La banque démasquée.
On se souvient de Jérôme Kerviel, ce trader « saisi par le jeu des ventes/achats » et qui aurait à lui seul commis une perte de 4,82 milliards. Il aurait ainsi créé « une entreprise dans l'entreprise » à l’insu de la Société Générale, son employeur.
Déféré en justice, l’ancien trader fut condamné à cinq ans d’emprisonnement dont trois ferme pour abus de confiance, manipulations informatiques, faux et usage de faux. Sorti de prison en septembre 2014, il a été placé sous bracelet électronique. Il a toujours affirmé que la Société générale savait qu’il prenait des positions vertigineuses non couvertes.
D’après la banque, le montant des positions secrètes prises par M. Kerviel pour engendrer ces pertes aurait été de 50 milliards d'euros, somme qui atteint 1,7 fois le montant des fonds propres de la banque qui s'élevaient à 30,7 milliards d'euros.

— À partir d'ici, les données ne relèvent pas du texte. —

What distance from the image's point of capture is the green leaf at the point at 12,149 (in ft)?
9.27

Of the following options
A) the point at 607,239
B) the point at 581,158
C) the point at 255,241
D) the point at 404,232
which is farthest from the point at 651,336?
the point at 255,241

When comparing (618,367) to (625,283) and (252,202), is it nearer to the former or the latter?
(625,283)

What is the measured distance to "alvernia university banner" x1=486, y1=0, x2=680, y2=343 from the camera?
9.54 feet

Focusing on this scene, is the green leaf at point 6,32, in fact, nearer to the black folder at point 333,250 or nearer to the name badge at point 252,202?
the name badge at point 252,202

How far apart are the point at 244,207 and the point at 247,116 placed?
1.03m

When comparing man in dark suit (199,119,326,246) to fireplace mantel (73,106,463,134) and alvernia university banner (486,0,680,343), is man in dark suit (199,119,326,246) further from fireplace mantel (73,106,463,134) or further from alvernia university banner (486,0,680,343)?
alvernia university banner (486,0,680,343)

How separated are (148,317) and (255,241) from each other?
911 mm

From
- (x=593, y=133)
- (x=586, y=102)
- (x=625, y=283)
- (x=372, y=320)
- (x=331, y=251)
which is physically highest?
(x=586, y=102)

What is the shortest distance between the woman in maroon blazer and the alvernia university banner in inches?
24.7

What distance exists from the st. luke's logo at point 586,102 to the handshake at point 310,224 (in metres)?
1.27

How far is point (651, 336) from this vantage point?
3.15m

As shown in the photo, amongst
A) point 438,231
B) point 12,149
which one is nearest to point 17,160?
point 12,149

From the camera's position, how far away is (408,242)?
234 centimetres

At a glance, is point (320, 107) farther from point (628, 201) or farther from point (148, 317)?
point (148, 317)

Pour en finir avec les infos officielles, la mi-mars 2014, la Cour de cassation a rendu sa condamnation pénale définitive, mais a cassé le volet civil de la décision, qui attribuait 4,9 milliards d’euros de dommages et intérêts à la banque.

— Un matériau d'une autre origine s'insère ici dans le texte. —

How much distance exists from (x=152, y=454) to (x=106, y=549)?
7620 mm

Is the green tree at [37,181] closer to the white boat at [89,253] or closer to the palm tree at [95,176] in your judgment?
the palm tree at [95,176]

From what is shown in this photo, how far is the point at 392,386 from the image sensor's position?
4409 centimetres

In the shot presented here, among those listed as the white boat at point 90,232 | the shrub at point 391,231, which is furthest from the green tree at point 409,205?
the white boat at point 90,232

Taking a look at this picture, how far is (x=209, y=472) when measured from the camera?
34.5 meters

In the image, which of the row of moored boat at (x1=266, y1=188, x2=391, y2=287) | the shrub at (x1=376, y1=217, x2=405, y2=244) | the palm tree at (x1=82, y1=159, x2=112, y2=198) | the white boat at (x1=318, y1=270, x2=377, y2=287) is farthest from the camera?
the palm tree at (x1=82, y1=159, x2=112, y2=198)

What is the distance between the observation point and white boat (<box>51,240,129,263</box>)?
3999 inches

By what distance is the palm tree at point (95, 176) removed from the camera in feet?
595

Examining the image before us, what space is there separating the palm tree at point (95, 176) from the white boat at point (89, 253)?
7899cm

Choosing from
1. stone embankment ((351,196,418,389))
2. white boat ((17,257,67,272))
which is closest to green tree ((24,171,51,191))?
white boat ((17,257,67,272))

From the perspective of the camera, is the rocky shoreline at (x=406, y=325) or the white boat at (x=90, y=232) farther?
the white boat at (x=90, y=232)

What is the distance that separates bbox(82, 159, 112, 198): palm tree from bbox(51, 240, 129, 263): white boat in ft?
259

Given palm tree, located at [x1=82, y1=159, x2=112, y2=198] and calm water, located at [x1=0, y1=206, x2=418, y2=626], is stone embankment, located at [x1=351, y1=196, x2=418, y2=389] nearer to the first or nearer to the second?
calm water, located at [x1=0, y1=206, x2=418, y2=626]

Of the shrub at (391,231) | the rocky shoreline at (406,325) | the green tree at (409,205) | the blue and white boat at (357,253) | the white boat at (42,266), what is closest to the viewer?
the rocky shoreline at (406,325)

La presse conventionnelle tant française que belge n’avait pas été plus avant dans cette affaire, étant entendu que la banque disait vrai et que Kerviel racontait des bobards dans sa version des faits selon laquelle ses responsables étaient parfaitement au courant de ses opérations financières. Pour cette presse « d’ordre et de bon sens » une banque qui pèse 30,7 milliards a toujours raison.
Par contre, il faut reconnaître qu’à la gauche de la gauche, on était incrédule. Qu’un employé du rang de Kerviel puisse entreprendre des opérations à risques d’une telle ampleur, sans que la hiérarchie ait été au courant, voilà qui était invraisemblable. Mélenchon et Éva Joly avaient à cette époque dépeint une justice qui ne voit pas plus loin que le bout de son nez, quand on lui dit qu’il n’y a rien à voir.
Eh bien ! ils avaient raison, sur la foi de nouveaux témoignages, dont celui, capital, d’une commandante de police. Ce rebondissement imprévu va transformer le dossier Kerviel en un scandale Société générale. « La commandante de police chargée de piloter cette affaire à la brigade financière a raconté au juge d’instruction Roger Le Loire les dysfonctionnements rencontrés lors de ses enquêtes, menées entre 2008 et 2012. Son témoignage fait basculer le dossier et ne peut que forcer la justice à rouvrir l’enquête » (Mediapart).
Cette chronique n’a pas pour but de recopier ce qu’on écrit dans les journaux, à la suite de l’article de Mediapart.
Elle n'a qu’un seul objectif, c’est de percevoir à travers des lectures que chacun peut faire, le jeu trouble des différents pouvoirs au sommet de cette société : les banques, la justice, les gouvernements, les grands journaux.
Dans le cas Kerviel, le jugement a été bien hâtif et la recherche de la vérité a été stoppée « faute de moyens ». Les politiques ont tourné la page et les journaux ont emboîté le pas. Tous d’accord pour signifier qu’un minable comme Kerviel ne pouvait avoir raison contre une institution bancaire !
Nous ne devons qu’à un grain de sable, l’aspect inattendu que prend cette affaire qui aurait eu son épilogue en janvier 2016. La commandante Nathalie Le Roy auditionnée le 9 avril par le juge d’instruction Roger Le Loire aurait mentionné le témoignage d’un ancien salarié de la Société générale. Opérant au sein de l’entité « risques opérationnels », il aurait assuré à l’enquêtrice que « l’activité de Jérôme Kerviel était connue » et affirmé avoir alerté, en avril 2007, Claire Dumas, adjointe au directeur des risques opérationnels, et d’autres membres de la banque, notamment par le biais d’un message électronique « avec une tête de mort pour attirer leur attention ».
Le moins auquel on devrait s’attendre, serait une révision du procès, à tout le moins la création d'une commission d'enquête parlementaire. Eva Joly, soutenue par l'ex-ministre du Logement Cécile Duflot, fait la même requête sur Twitter, estimant que "les éléments nouveaux transforment l'affaire Kerviel en affaire Société Générale."
C’est sans compter sur la solidarité de fait des différents pouvoirs et le ministère français de la Justice a déjà rejeté les demandes de révision du procès de l'ex-courtier de la Société Générale.
À remarquer aussi l’intérêt de maintenir en vie des petits journaux comme Mediapart qui font à eux seuls le métier que tous les grands journaux ne font plus, à savoir informer honnêtement les lecteurs, sans tenir compte de l’orientation financière et politique du journal.
Les voilà bien embêtés à présent que l’affaire redémarre. Ils pourront toujours, si besoin est, privilégier l’information qui arrange la banque.